マリーに申し訳ない、可哀想な事をしている自覚はあったが、マーガレットにぶつけられない気持ちを持て余し、それをマリーに八つ当たりする事でしか心の均衡を保てなくなっていた。
そんな危うい均衡の上でなんとか保っていたこの家が、またしてもマーガレットによって崩壊の危機にさらされる事となる。
マーガレットが急死したのだ。
家ではなく、安宿のようなところで遺体となって発見された。外傷はなく、胸を押さえて苦しんだような様子で事切れていたので、心の臓に問題があったのだろうと病死として処理された。
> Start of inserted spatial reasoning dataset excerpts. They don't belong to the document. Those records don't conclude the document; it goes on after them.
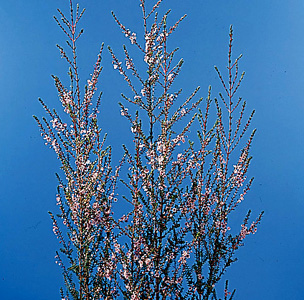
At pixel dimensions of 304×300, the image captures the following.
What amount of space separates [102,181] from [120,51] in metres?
1.93

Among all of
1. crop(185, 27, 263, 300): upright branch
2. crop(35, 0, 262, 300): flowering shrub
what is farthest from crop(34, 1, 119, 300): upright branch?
crop(185, 27, 263, 300): upright branch

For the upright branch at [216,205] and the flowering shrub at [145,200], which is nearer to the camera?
the flowering shrub at [145,200]

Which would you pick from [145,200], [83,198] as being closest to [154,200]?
[145,200]

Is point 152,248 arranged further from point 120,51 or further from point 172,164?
point 120,51

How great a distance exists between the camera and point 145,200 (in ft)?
9.16

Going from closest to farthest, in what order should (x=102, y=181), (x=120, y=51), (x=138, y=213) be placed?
(x=138, y=213) → (x=102, y=181) → (x=120, y=51)

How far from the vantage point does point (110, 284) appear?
282 cm

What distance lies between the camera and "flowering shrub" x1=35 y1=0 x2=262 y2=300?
2689 mm

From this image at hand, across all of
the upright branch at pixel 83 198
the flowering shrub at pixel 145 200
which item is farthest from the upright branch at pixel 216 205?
the upright branch at pixel 83 198

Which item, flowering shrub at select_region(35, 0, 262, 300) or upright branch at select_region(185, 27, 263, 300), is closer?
flowering shrub at select_region(35, 0, 262, 300)

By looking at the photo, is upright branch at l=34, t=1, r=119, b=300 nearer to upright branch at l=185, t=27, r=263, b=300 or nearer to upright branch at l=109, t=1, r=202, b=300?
upright branch at l=109, t=1, r=202, b=300

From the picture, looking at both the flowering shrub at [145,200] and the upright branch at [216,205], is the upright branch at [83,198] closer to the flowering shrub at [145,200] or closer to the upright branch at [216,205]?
the flowering shrub at [145,200]

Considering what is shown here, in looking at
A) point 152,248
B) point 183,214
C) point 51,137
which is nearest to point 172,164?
point 183,214

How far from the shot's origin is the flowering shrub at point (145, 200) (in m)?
2.69
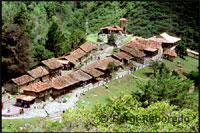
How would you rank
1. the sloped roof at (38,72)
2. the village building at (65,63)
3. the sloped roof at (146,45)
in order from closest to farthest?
the sloped roof at (38,72), the village building at (65,63), the sloped roof at (146,45)

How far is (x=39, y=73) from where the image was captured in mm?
44656

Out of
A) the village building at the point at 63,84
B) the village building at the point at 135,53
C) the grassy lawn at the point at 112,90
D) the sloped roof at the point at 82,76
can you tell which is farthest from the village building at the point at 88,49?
the village building at the point at 63,84

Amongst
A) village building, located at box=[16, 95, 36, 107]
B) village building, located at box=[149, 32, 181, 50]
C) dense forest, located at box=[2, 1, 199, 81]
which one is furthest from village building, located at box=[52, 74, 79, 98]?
village building, located at box=[149, 32, 181, 50]

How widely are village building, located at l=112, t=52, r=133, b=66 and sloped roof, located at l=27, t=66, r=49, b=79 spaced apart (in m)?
15.1

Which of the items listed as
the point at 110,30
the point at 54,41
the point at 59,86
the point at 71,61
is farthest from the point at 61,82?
the point at 110,30

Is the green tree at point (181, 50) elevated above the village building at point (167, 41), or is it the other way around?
the village building at point (167, 41)

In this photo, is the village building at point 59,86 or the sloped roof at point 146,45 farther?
the sloped roof at point 146,45

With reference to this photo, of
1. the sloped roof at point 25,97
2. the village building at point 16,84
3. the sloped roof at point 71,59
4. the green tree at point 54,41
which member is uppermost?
the green tree at point 54,41

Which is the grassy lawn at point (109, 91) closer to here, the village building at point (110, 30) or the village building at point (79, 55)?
the village building at point (79, 55)

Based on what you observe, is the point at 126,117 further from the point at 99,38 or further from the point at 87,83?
the point at 99,38

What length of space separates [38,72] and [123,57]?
1796 cm

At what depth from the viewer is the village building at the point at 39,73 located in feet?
144

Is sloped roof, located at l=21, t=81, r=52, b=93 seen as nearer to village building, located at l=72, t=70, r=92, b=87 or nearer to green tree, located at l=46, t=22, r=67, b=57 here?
village building, located at l=72, t=70, r=92, b=87

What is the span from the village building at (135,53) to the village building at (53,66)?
1603 centimetres
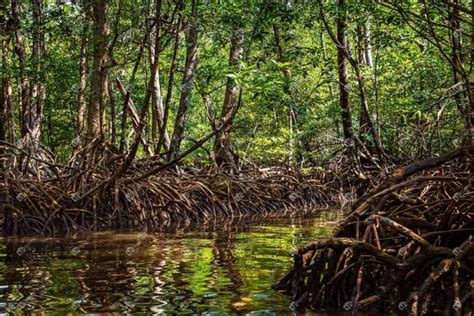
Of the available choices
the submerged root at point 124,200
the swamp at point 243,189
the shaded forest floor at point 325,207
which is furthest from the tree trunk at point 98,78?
the submerged root at point 124,200

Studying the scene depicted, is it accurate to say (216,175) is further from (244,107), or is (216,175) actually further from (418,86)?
(244,107)

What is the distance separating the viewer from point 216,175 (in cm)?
1102

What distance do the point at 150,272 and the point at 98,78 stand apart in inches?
210

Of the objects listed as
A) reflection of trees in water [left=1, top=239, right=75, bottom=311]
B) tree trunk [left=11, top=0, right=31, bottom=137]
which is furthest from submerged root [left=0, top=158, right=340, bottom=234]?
tree trunk [left=11, top=0, right=31, bottom=137]

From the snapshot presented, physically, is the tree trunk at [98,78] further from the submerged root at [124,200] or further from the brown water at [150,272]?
the brown water at [150,272]

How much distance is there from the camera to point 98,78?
978 cm

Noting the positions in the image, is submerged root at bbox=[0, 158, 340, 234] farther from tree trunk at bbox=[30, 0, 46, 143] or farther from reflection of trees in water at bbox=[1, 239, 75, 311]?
tree trunk at bbox=[30, 0, 46, 143]

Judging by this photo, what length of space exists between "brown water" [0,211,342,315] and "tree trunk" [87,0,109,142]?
243 centimetres

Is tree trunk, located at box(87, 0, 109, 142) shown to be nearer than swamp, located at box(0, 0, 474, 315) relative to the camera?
No

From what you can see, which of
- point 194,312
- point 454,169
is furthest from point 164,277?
point 454,169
オズワルドはそれこそ狂人のようにマーガレットの死を嘆き悲しんだ。結局最後まで彼女は自分のもとには帰ってきてくれなかったと悔しさでいっぱいだった。
だがそんな彼に追い打ちをかけるように次々とマーガレットが作った借金が判明し、悲しみに暮れる間も無く対応に追われるようになった。
役者に入れ込んで貢いだと噂になったが、しばらくしてその男が詐欺で逮捕された事から、嘘の投資話にでも引っかかったのだろうとオズワルドは思った。
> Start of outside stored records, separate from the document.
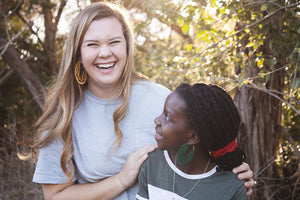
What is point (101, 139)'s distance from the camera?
84.1 inches

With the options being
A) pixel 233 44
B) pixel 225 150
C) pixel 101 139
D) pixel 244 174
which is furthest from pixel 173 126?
pixel 233 44

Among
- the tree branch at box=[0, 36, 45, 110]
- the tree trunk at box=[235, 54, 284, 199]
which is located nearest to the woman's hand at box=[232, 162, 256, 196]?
the tree trunk at box=[235, 54, 284, 199]

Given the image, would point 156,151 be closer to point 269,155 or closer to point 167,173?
point 167,173

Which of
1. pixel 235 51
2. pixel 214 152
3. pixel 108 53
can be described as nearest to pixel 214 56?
pixel 235 51

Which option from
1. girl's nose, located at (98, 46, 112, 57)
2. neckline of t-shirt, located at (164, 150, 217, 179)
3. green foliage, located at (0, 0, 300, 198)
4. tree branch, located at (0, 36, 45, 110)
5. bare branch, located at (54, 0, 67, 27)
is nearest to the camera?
neckline of t-shirt, located at (164, 150, 217, 179)

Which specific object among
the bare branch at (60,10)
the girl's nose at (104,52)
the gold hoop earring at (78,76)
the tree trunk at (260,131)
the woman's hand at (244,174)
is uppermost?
the bare branch at (60,10)

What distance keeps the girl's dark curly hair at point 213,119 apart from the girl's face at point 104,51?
0.60m

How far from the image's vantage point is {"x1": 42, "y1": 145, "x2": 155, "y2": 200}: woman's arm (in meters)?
1.93

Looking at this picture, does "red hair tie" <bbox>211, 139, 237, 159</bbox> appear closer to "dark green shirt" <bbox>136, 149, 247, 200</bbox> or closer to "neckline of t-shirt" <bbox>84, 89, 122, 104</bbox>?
"dark green shirt" <bbox>136, 149, 247, 200</bbox>

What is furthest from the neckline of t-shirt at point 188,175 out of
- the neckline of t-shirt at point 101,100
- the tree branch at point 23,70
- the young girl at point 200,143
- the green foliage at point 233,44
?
the tree branch at point 23,70

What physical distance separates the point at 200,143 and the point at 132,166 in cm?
49

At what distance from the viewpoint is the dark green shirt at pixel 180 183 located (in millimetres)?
1654

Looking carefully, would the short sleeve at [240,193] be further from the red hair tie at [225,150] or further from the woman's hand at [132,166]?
the woman's hand at [132,166]

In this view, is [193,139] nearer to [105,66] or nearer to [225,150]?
[225,150]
オズワルドに返済してもらった借金を返せば自由になれるとでも思ったのだろう、実際借金の話を盾に、オズワルドは決して離婚に同意しなかった。
死してなお、こんな形で再び彼女に裏切られようとはなんと間抜けな男かと自分が可笑しくなった。
それでもまだ彼女を愛してる自分に嫌気がさした。そして、もう二度と彼女が戻ってこないという喪失感に発狂してしまいそうだった。
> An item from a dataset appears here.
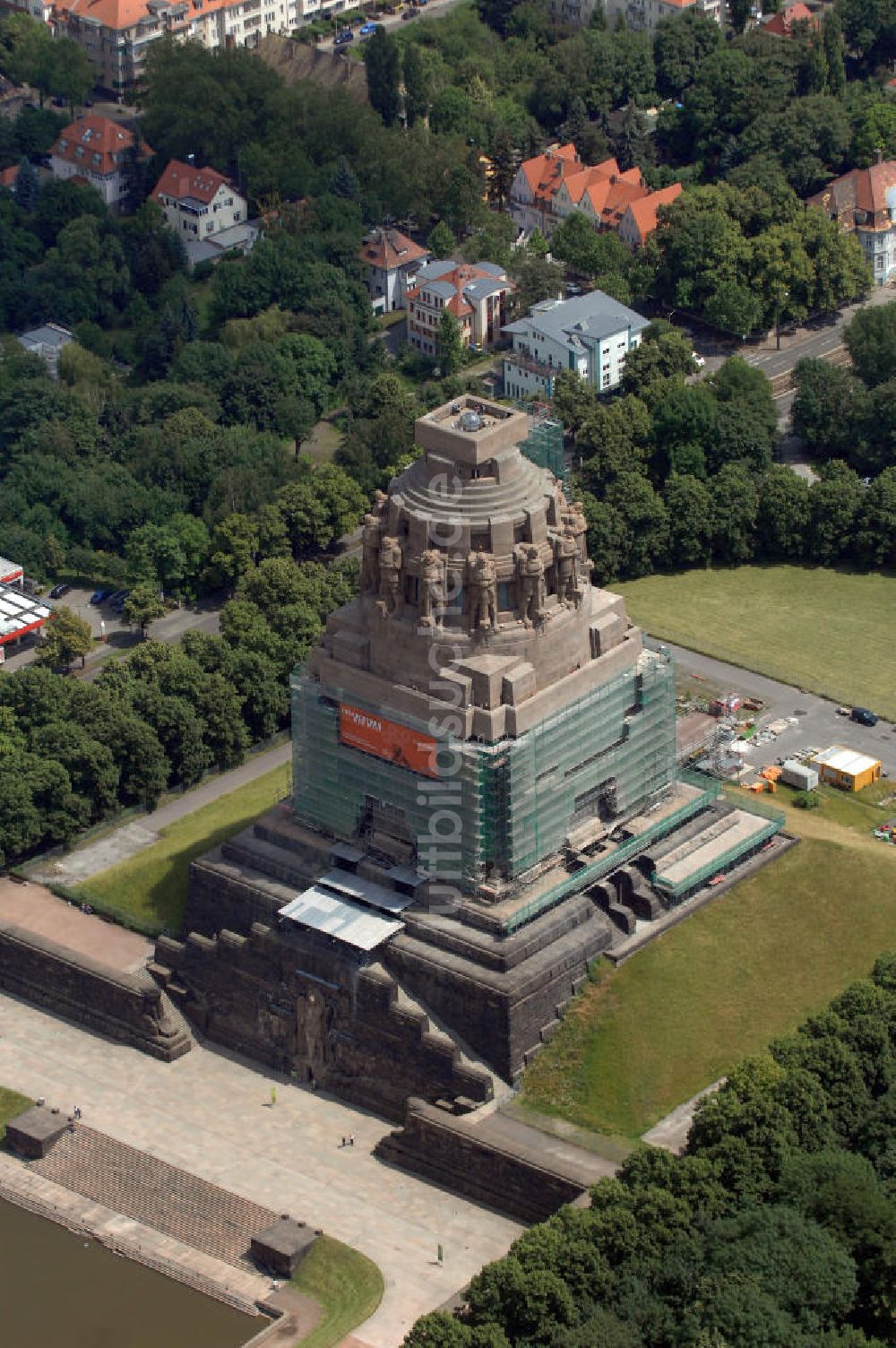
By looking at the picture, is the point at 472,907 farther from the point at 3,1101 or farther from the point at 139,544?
the point at 139,544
そうやって、度々苦しむオズワルドを見ていたマリーが、ある時彼を心配そうに抱きしめた。
こんな非道な父をまだ愛してくれているのかと思うと心が震えたが、同時にマーガレットとマリーの顔が重なりあって見えて、もう行き場の無い怒りが幼い娘に向いてしまった。
「触るなあ!あの女と同じ顔で…お前まで僕を誑かそうとするのか!」
マリーはそれを聞いてただひたすらに謝って涙を流していた。
こんな事を何度も繰り返しては自己嫌悪で苦しむ毎日だった。マリーとマーガレットが別な人間なのは分かっているのに、どうしても怒りが抑えられない。
矛盾と自己嫌悪で段々とオズワルドは正常な判断が出来なくなっていった。
そしてオズワルドはこんな妄執に取り憑かれる。
それは自分の心を軽くするための逃避だったのかもしれない。だがその思いつきは、自己嫌悪で苦しむ彼の心を軽くした。
もうこんなにも似ているのだから、マリーが彼女の代わりになればいいんじゃないか?
マリーがマーガレットになれば、今のように責め苛んだりせず大切に愛してやれると思えた。
ならばどうする?
どうすればマリーはもっと彼女に近付く?
マリーは彼女と違い色事に興味もなく清廉そうな顔をしている。それがいつも鼻につく。
表情や仕草がどうしても妖艶なマーガレットのそれと違う。
マーガレットのように、淫靡で、ずるくて、金の為に好きでも無い男に股をひらくような女になればいい。そうすればもっと彼女の姿に似るだろう。
本人に出来ないなら、そうなるよう僕が手伝ってやればいい。
それはとても良い考えのように思えた。
ようやくマリーパパの回想は終わりです!
初恋をこじらせたおっさんは語り出すと長いです。